Jadeilton, marido de Clemilda, relata que a família vive no Engenho Camaçari, região do município de São Lourenço da Mata, e tiveram que ir a agência devido ao bloqueio do cartão da esposa. “Para mim isso é uma vergonha, porque está parecendo um Galo da Madrugada aqui. Um descaso desses. A minha mulher está aqui faz é tempo. Muito mal foi atendida. Fui lá dentro. Já falei com o segurança, procurei a atendente e nada. E a gente mora longe. Estamos aqui pelo Auxilio Emergencial. Eu acho uma vergonha. Espero que resolvam logo lá dentro, pois a gente mora muito longe”.



No final da fila comum, um gerente comercial chamado Jackson Silva Leal, de 32 anos, chegou faltando dez minutos para as sete horas da manhã e guardava o lugar para a sua esposa, que estava com os filhos do casal. “Eu abri a loja e vim pra cá. Pelo que se tem aqui, eu nem volto no horário do expediente, as cinco e meia, que é quando encerra o comércio. Agora,  numa pandemia dessa, isso não existe. Era para ter mais atendimento para facilitar”, conta. O homem também teve o cartão bloqueado e precisa enfrentar a fila para tentar resolver o seu problema.

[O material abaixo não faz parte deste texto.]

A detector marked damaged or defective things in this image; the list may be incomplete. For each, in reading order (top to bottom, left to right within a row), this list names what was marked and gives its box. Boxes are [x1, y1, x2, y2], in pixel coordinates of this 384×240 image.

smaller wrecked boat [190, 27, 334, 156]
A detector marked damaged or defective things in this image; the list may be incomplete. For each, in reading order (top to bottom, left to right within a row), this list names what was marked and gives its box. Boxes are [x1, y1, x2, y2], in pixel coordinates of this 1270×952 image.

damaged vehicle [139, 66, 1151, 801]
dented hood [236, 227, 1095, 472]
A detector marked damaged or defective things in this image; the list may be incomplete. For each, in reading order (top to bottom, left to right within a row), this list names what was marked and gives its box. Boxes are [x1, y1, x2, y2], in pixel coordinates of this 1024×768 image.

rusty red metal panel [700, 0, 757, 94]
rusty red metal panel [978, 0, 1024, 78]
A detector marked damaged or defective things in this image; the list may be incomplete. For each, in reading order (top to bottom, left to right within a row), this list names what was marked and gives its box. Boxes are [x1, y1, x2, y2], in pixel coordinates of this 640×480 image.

Para Jackson, ações solidárias precisam ser mais divulgadas para que possam inspirar a população. “O presidente disse que o país está quebrado, né? Mas não está não. Está faltando disseminação de conhecimento e informação. Quando o povo se informar mais do que está acontecendo com os seus direitos, e pessoas que estão com ações assim [como a de Jadson], se unir para ajudar, talvez essa consciência de votar em quem não faz nada pela gente, mude. O país não está quebrado, está sem informação e conhecimento”, afirma.

Respostas

Diante da situação exposta, a Prefeitura de Jaboatão dos Guararapes afirmou que compete à Caixa organizar o atendimento aos clientes. Quanto aos incidentes, a gestão afirmou tratar-se de assunto de segurança pública da responsabilidade da Polícia Militar (PM). “A prefeitura atua, por meio da Guarda Municipal e Procon, no sentido de colaborar, evitando depredação ao patrimônio público e na distribuição de máscaras de tecido”.

Já a Polícia Militar informou que o policiamento no entorno da agência no Centro de Jaboatão, é realizado pelo 25º Batalhão. “A unidade realiza, diuturnamente, as rondas na região, com Guarnições Táticas e com reforço do Grupo e Apoio Tático Itinerante. O comandante do batalhão informa que reforçará o policiamento no local e frisa que sempre que houver uma necessidade de intervenção, que a PM seja acionada de pronto, via 190”.

O representante da unidade da Caixa de Jaboatão Centro, afirmou à reportagem que as enormes filas ocorriam devido à alta demanda e que não iria conceder entrevistas. Até a publicação dessa matéria a assessoria da Caixa não respondeu ao pedido de maiores explicações sobre os problemas.